At Adobe, internships are more than mere on-the-job training; we encourage our interns to dream big, and we equip them with critical opportunities to learn, build community, and make an impact. We’re featuring their experiences here on Adobe Life to provide a glimpse of how these extraordinary people are contributing to Adobe’s mission of changing the world through digital experiences.
Research Intern Oliver Alonzo sought out his PhD because he wants to make an impact in people’s lives for the better. His time at Adobe has opened his eyes to the possibilities for bridging science, art and industry together to achieve something unique. We spoke with him to learn about his experiences.
Which university are you currently enrolled in and what is your internship title?
I’m studying at Rochester Institute of Technology (RIT) for my PhD in Computer Science, focusing on human computer interaction (HCI) and accessibility. This summer, I’m an HCI Research Intern at Adobe.
What about joining Adobe attracted you?
I really like the working style and flexibility here. I’m also very curious about what research looks like in different fields and situations, including academia and industry. I interned last summer at Facebook in user experience (UX), and that was very different from what I’m used to in academia because I was embedded in a product team there, so the work I was doing was very much to inform that particular team. Working in Adobe Research has been closer to what I’ve experienced in academic space but still different; there’s the aim of publishing findings and expanding the knowledge of the scientific community, but there’s also the connection with the product.
What is your main project this summer?
We’re looking into how to include and best visualize non-speech sounds in automatic captioning. Machine-generated captioning in videos and other visual content doesn’t usually capture non-speech sounds, even when they might be important. People who aren’t familiar with professional captioning guidelines might not include those sounds, either, when they manually add captions. We’re also looking at novel approaches for representing sounds that could be more engaging, as opposed to just regular captions. A simple example could be that we might add a sticker or image of a dog barking instead of the bracket approach — “[dog barking]” — that people might be familiar with in traditional captioning.
What has it been like working virtually as an intern?
There’s a lot of perks; there’s no commute and all of that. The downside, of course, is the difference in the social aspect. I imagine an in-person internship would have a lot of events to make connections. We have vehicles to connect virtually, but it just takes a little more work.

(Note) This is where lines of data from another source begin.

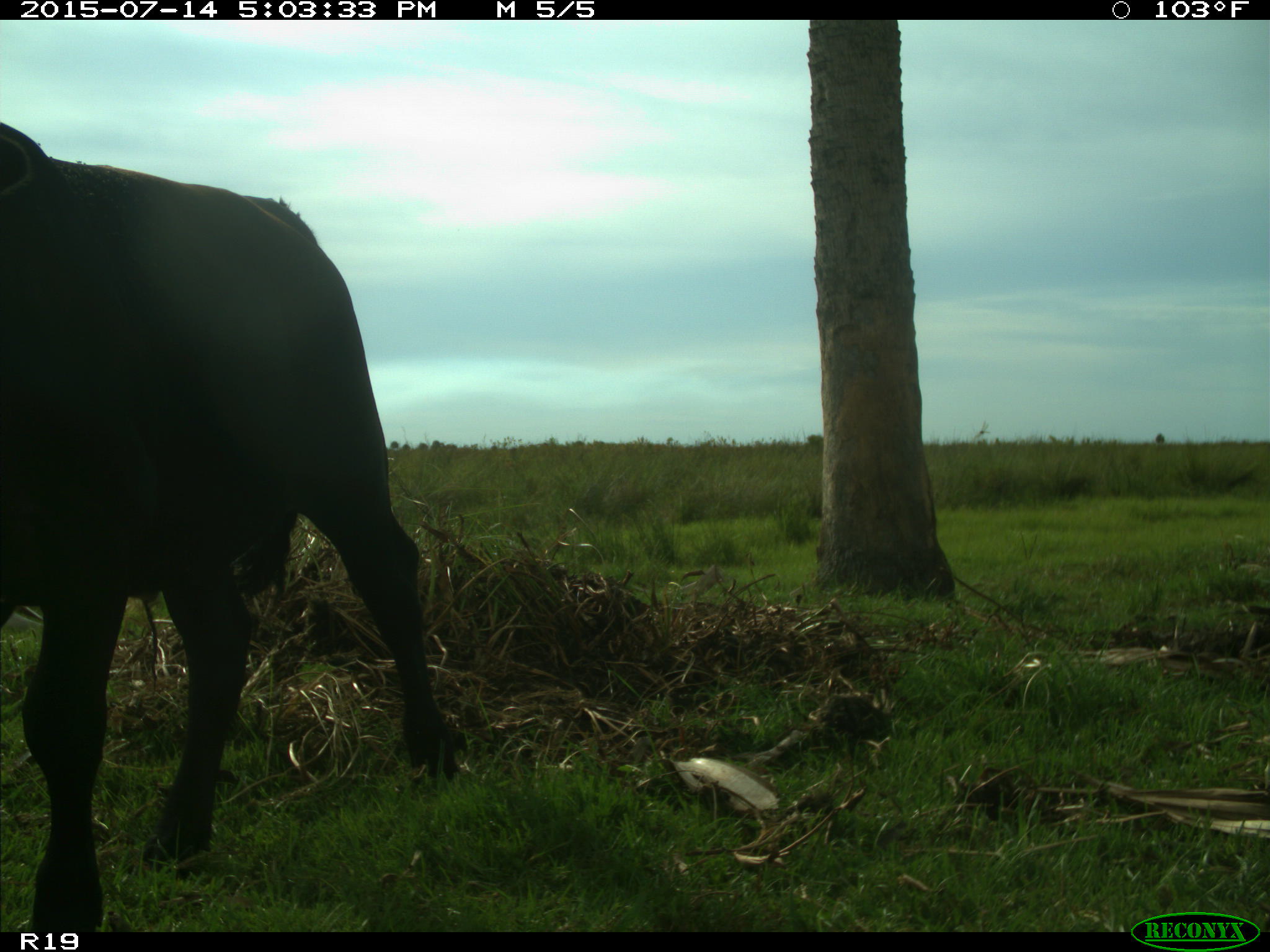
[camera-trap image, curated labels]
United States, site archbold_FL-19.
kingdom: Animalia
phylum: Chordata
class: Mammalia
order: Artiodactyla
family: Bovidae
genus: Bos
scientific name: Bos taurus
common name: domestic cow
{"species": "Bos taurus (domestic cow)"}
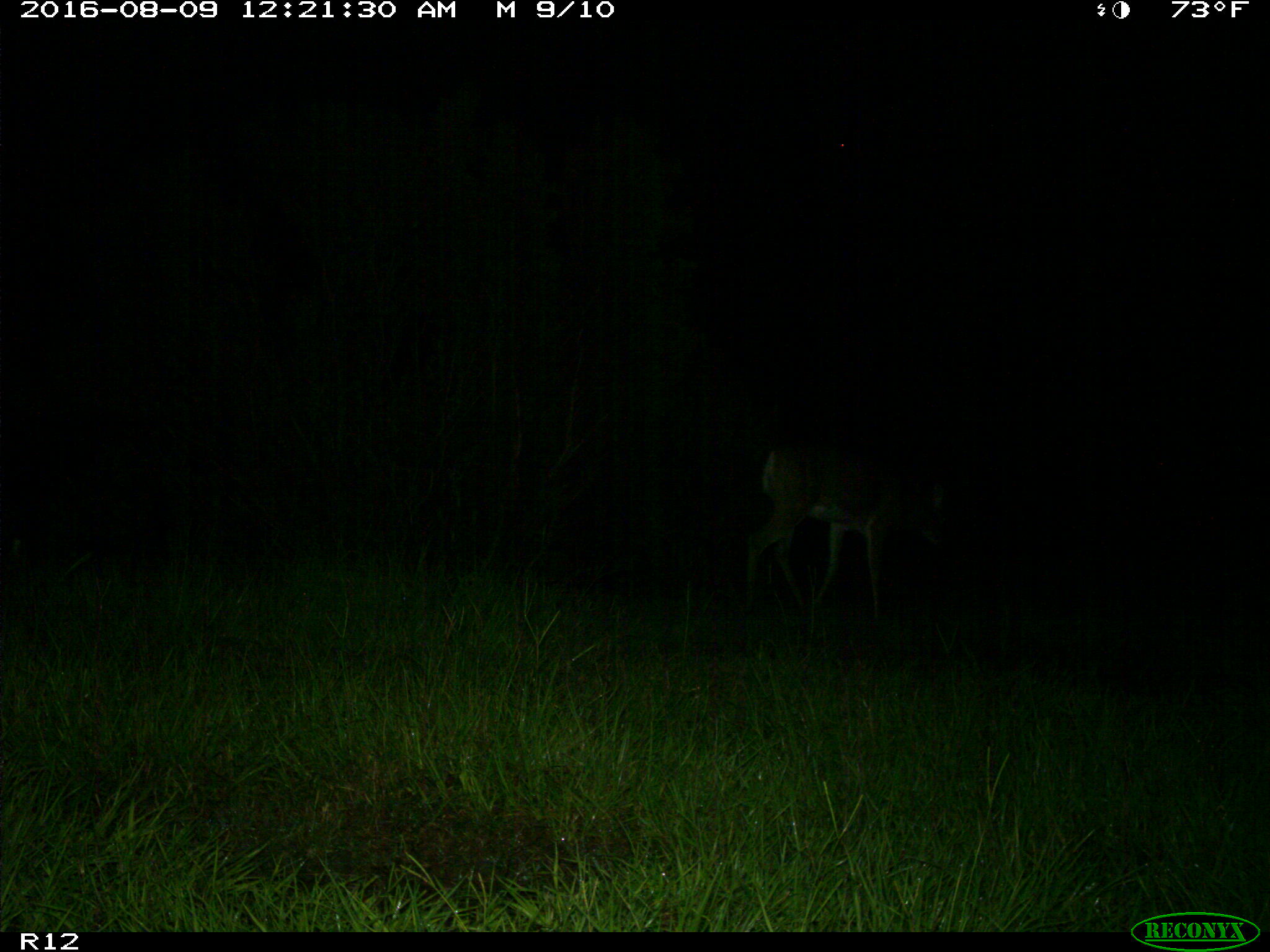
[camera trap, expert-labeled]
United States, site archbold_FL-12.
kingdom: Animalia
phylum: Chordata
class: Mammalia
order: Artiodactyla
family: Cervidae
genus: Odocoileus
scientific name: Odocoileus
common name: deer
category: unidentified deer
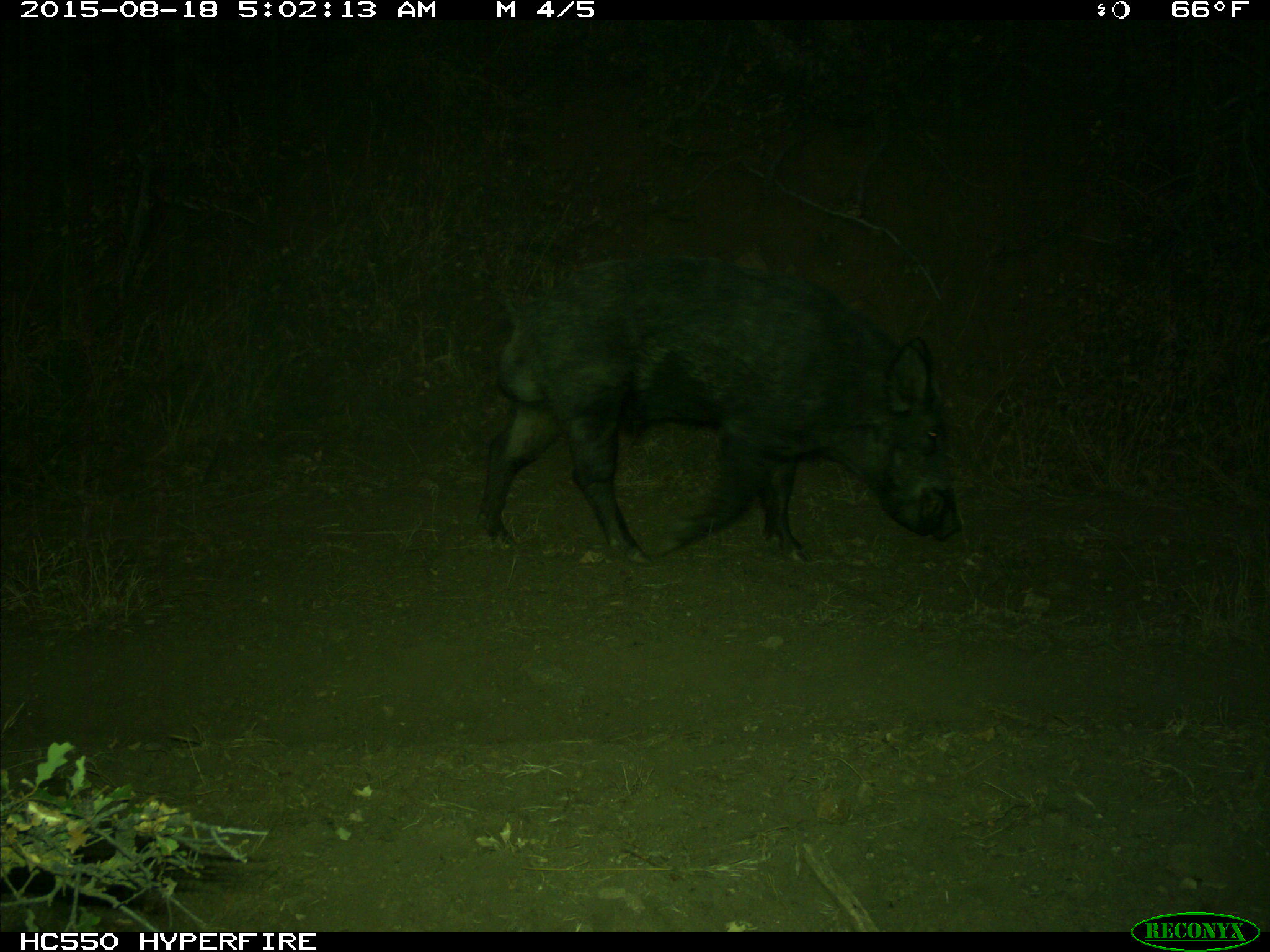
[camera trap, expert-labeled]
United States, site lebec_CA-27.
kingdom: Animalia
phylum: Chordata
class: Mammalia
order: Artiodactyla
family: Suidae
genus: Sus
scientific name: Sus scrofa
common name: wild boar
Sus scrofa (wild boar).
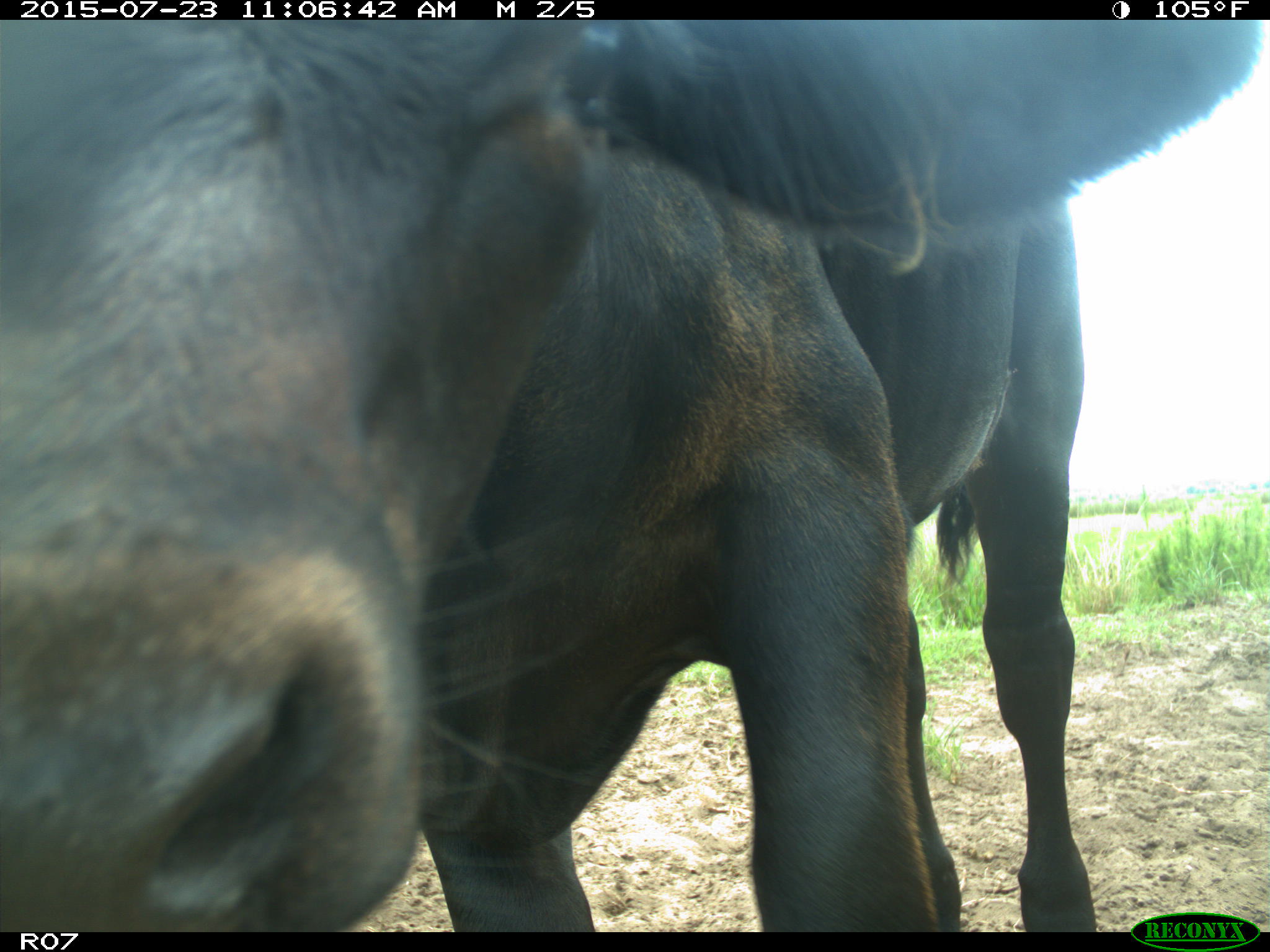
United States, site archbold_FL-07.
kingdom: Animalia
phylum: Chordata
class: Mammalia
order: Artiodactyla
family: Bovidae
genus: Bos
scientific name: Bos taurus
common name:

There may be ups and downs interning virtually, but really the bottom line is that it’s a blessing to have all these experiences and opportunities. I owe a lot of my intern experience to my mentor, Dingzeyu Li, and our collaborator Valentina Shin.
Do you have any knowledge from your personal life that you brought to your role at Adobe?
I enjoy playing music a lot, as well as making videos and photography. I also minored in graphic design as an undergrad. It’s been cool working at Adobe when I’ve used our products in my hobbies! That’s made it easier to do the design side of things, and the ability to make videos has been super helpful. My other minor was musical theater, and I think public speaking skills helped with connecting with the people and interviewing them as part of my research studies. All of that together has informed how I think about sound, which has been useful in this project.
More importantly, I think my creative background informs how I approach the research. I just attended a panel where someone talked about how science and art are closely related, which is totally true. You need art to interpret the science because you have to present your findings. If the science is right and it’s not a good story, you don’t have a paper. You need a story to turn that science into something. They go hand in hand.
Did your time at Adobe affect what you plan to do after you graduate?
My motivation for getting my PhD is that I liked the idea of being a professor, to mentor people, share knowledge, and help them grow. I may actually be leaning toward an industry path now, especially if my experience can be anything like what I’ve had at Adobe. I’ve learned that you can have a big impact on people without necessarily being a professor. For example, you can be a mentor here and help people develop in that role — or just thinking about what we’ve worked on this summer, you just might have a hand in making a product more accessible to people around the world.